** WHAT YOU ARE ASKED TO DO **
Please, without the pictures, restate every entry exactly.

Stored records:
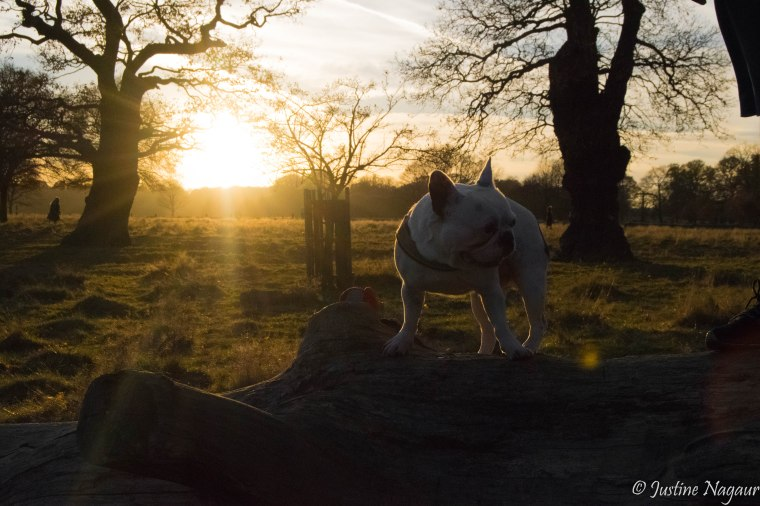 Richmond Park Frenchbulldog sunset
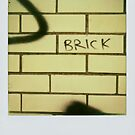 The Brick by Jean Beaudoin
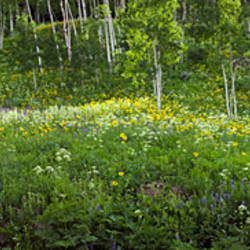 Aspen trees and wildflowers on hillside, Crested Butte, Gunnison County, Colorado, USA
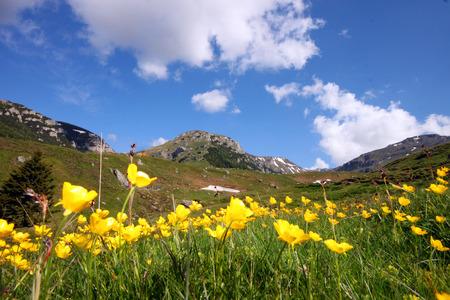 paysage d'été en Carpathes avec des fleurs jaunes
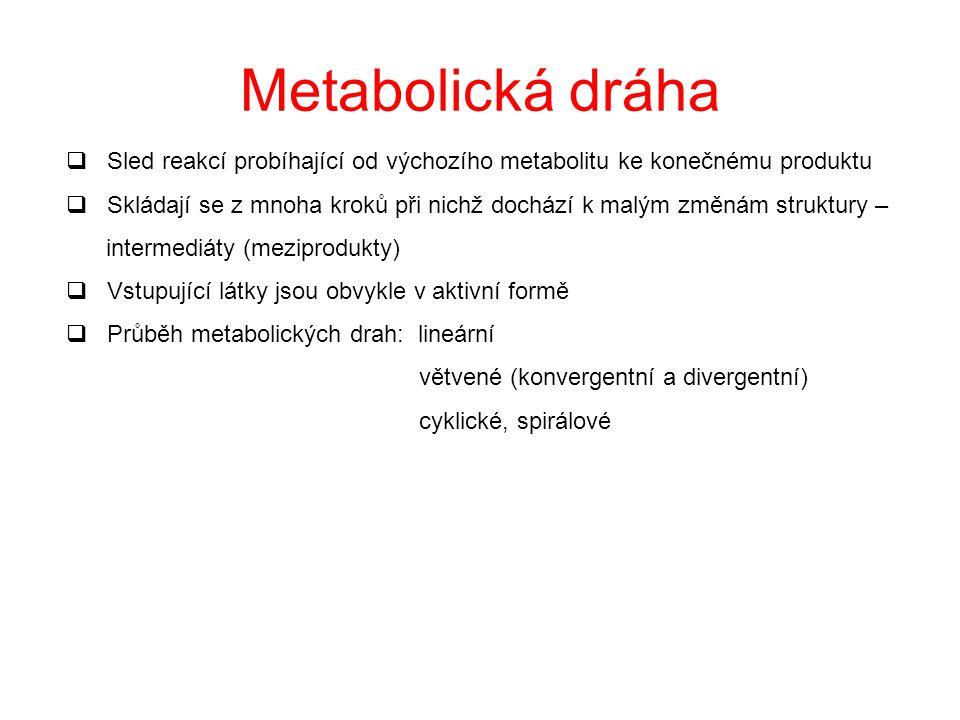 Katabolismus versus anabolismus: A.Protichůdný charakter degradační x syntetický oxidační x redukční energii poskytuje x spotřebovává konvergentní x d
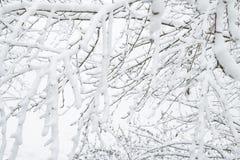 vinter för blåa snowflakes för bakgrund vit Snow förgrena sig på Royaltyfria Foton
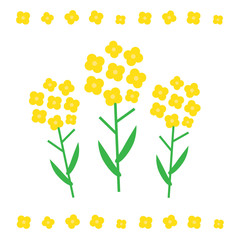 Canola flower vector illustration. Canola flower concept in flat style. Canola flowers symbols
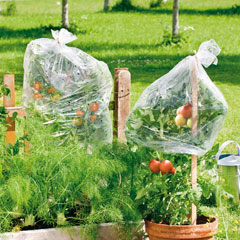 Windhager Tomaten-Folienschlauch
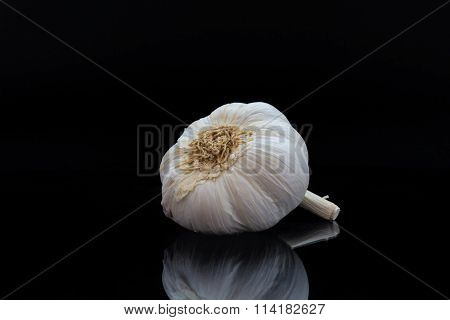 Garlic against a black background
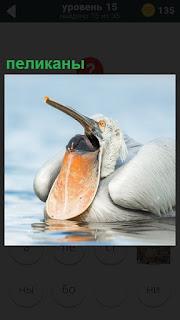 Около воды находится пеликан, который проглотил какую то пищу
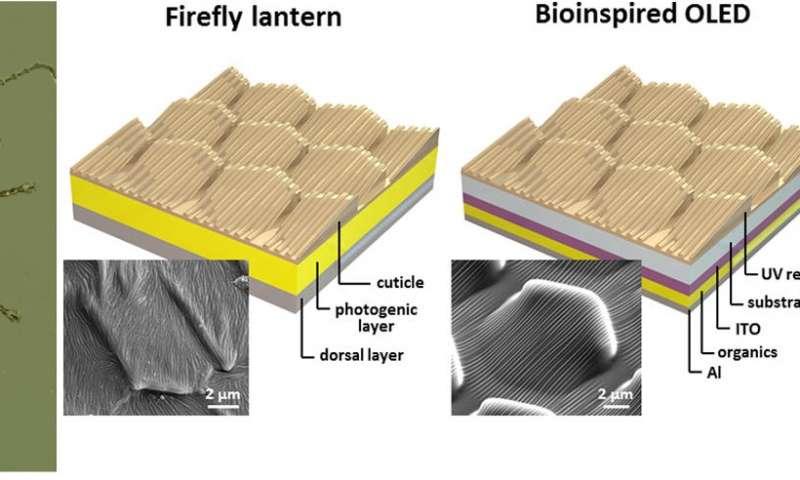 Comparação entre a estrutura do vaga-lume e a criada pelos pesquisadores.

** COMPLETED EXERCISE **
 Richmond Park Frenchbulldog sunset
 The Brick by Jean Beaudoin
 Aspen trees and wildflowers on hillside, Crested Butte, Gunnison County, Colorado, USA
 paysage d'été en Carpathes avec des fleurs jaunes
 Katabolismus versus anabolismus: A.Protichůdný charakter degradační x syntetický oxidační x redukční energii poskytuje x spotřebovává konvergentní x d
 vinter för blåa snowflakes för bakgrund vit Snow förgrena sig på Royaltyfria Foton
 Canola flower vector illustration. Canola flower concept in flat style. Canola flowers symbols
 Windhager Tomaten-Folienschlauch
 Garlic against a black background
 Около воды находится пеликан, который проглотил какую то пищу
 Comparação entre a estrutura do vaga-lume e a criada pelos pesquisadores.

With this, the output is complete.